[About this exercise] Filter this material down to the lines that hold "site", copying each one.

[Input for this task]
Content starts

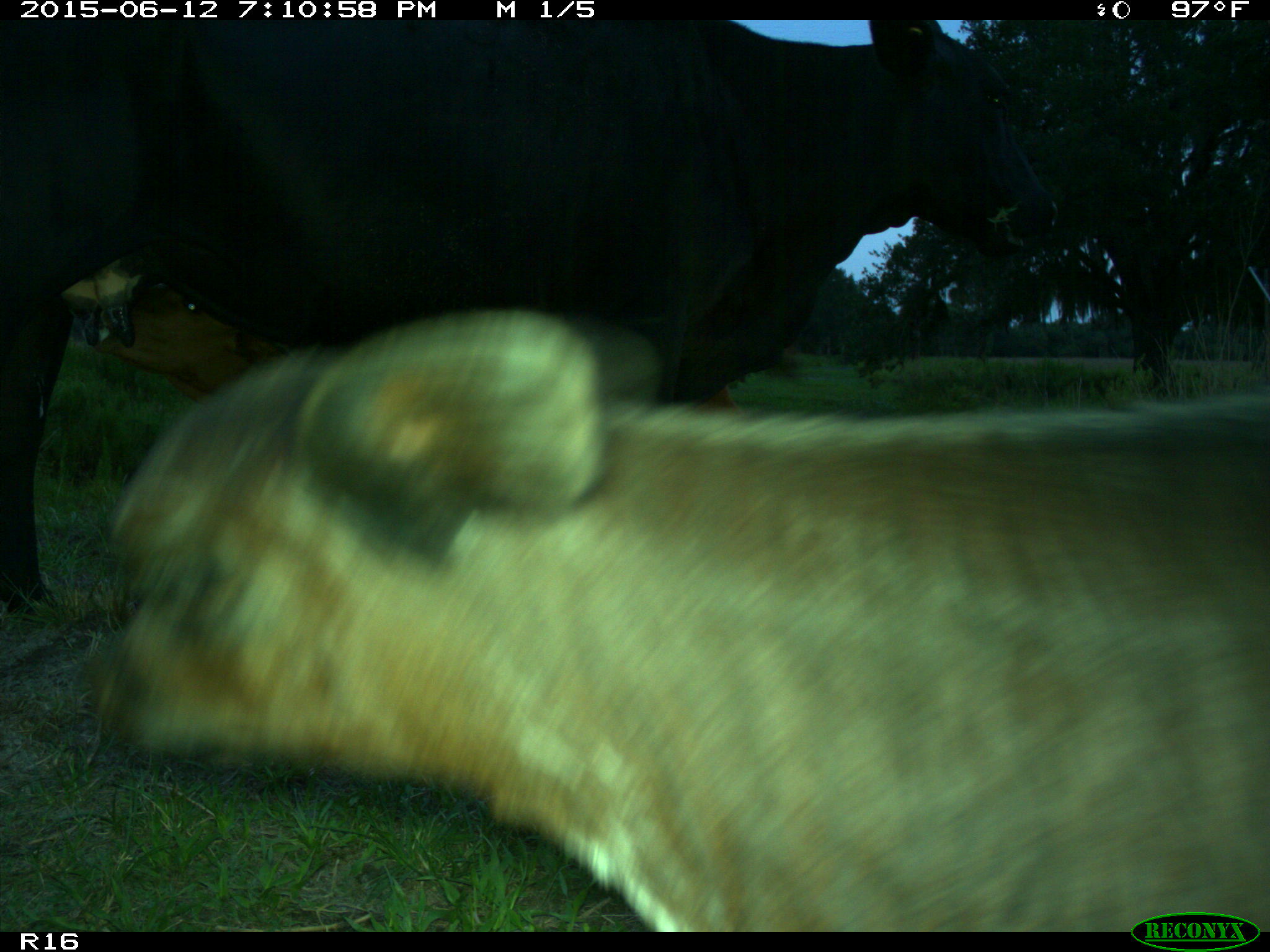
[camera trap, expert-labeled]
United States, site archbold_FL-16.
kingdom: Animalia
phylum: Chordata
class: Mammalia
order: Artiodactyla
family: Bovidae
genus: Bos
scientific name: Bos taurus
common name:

Content ends
Content starts

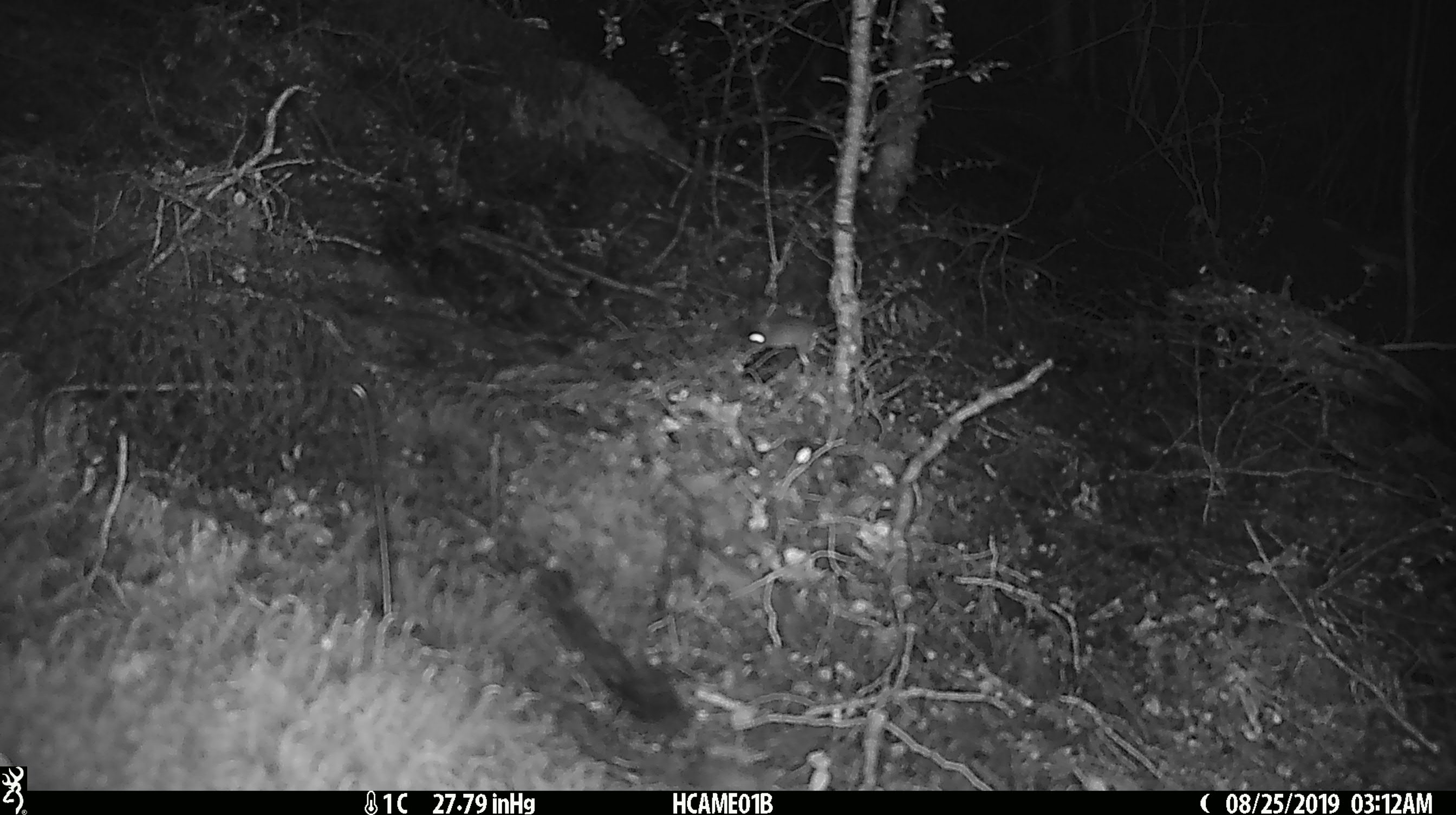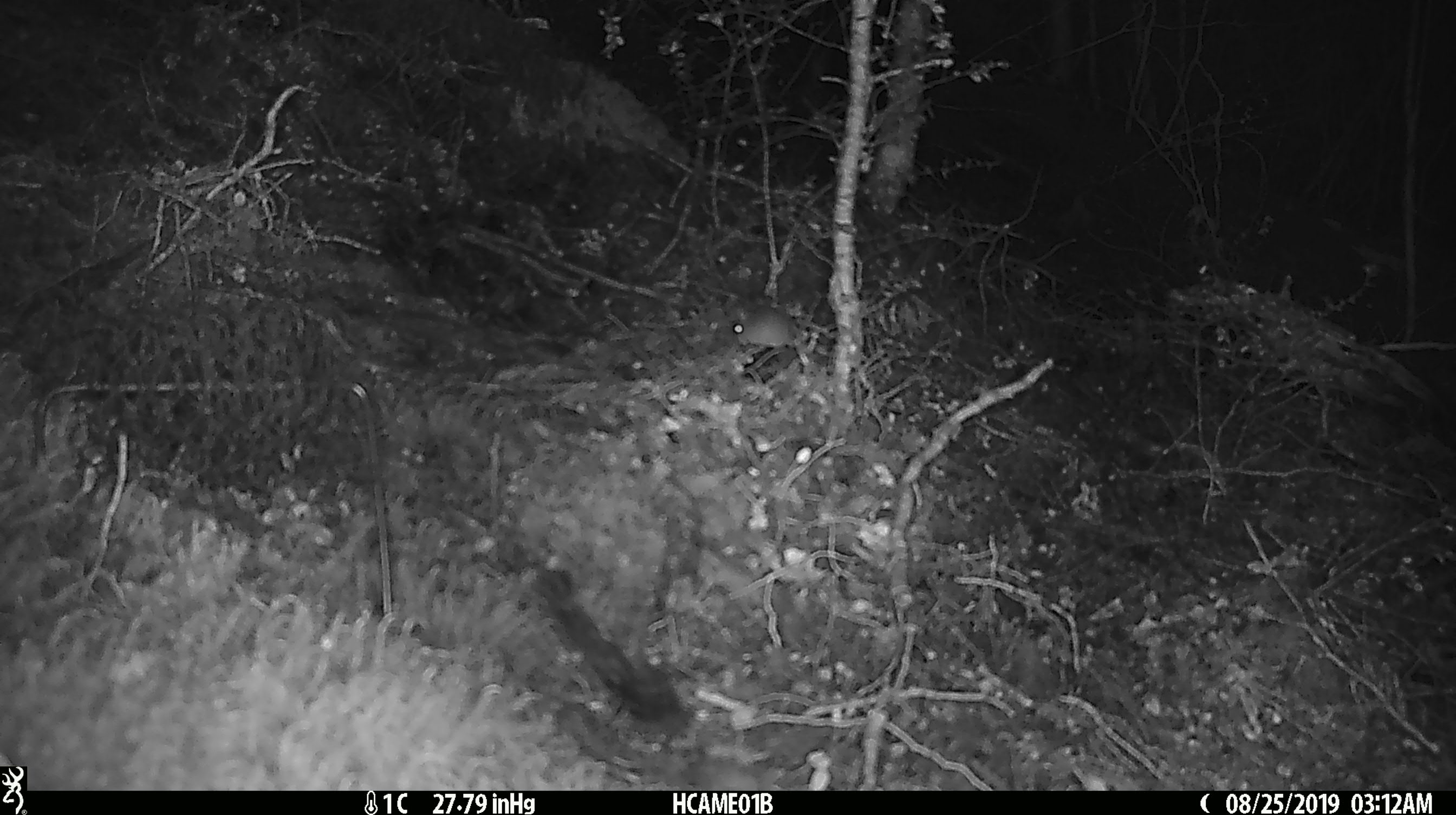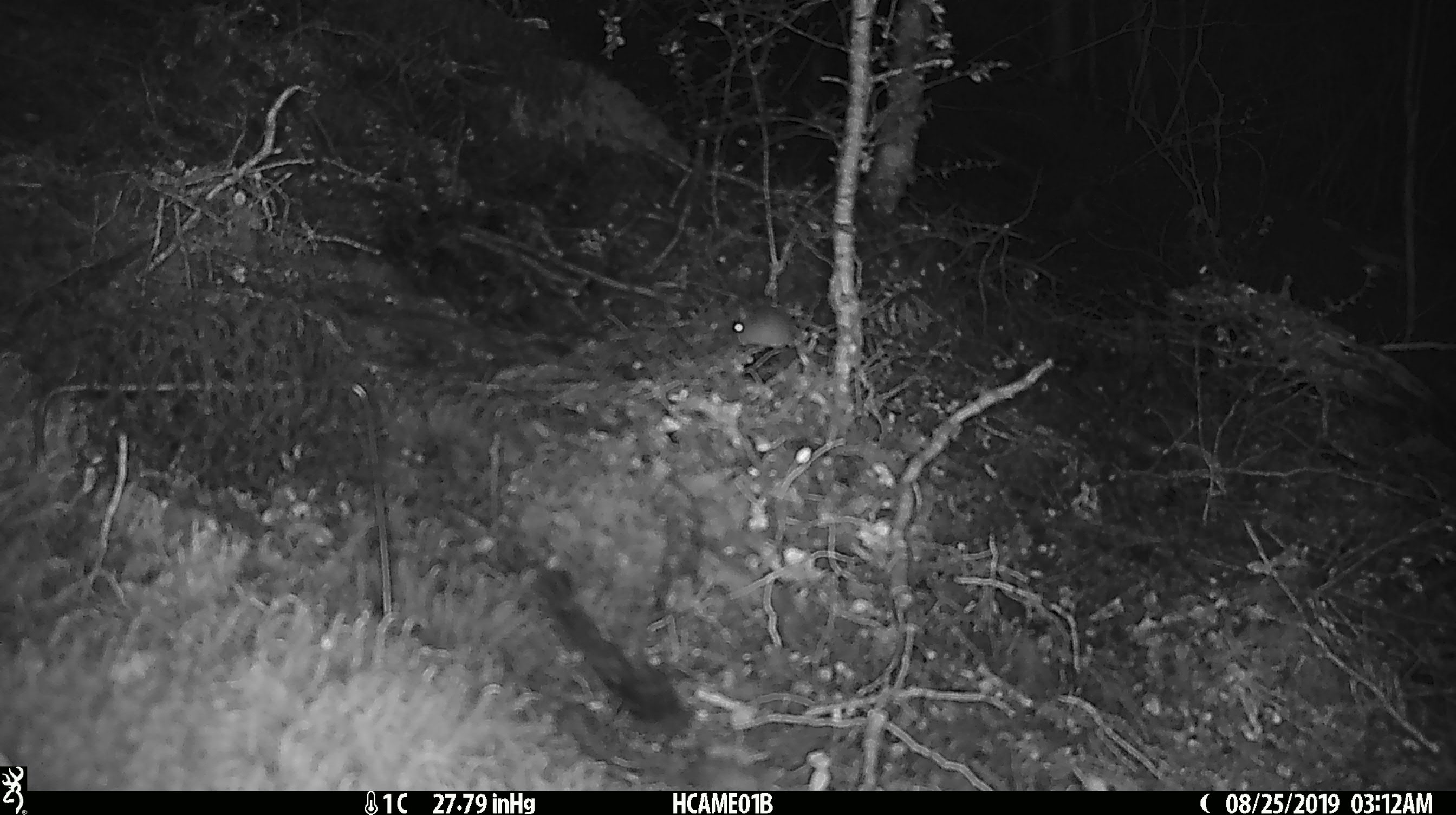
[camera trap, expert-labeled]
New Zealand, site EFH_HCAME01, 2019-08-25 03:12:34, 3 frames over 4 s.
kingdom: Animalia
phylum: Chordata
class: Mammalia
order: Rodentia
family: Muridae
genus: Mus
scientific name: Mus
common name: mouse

Content ends

[Finished exercise]
United States, site archbold_FL-16.
New Zealand, site EFH_HCAME01, 2019-08-25 03:12:34, 3 frames over 4 s.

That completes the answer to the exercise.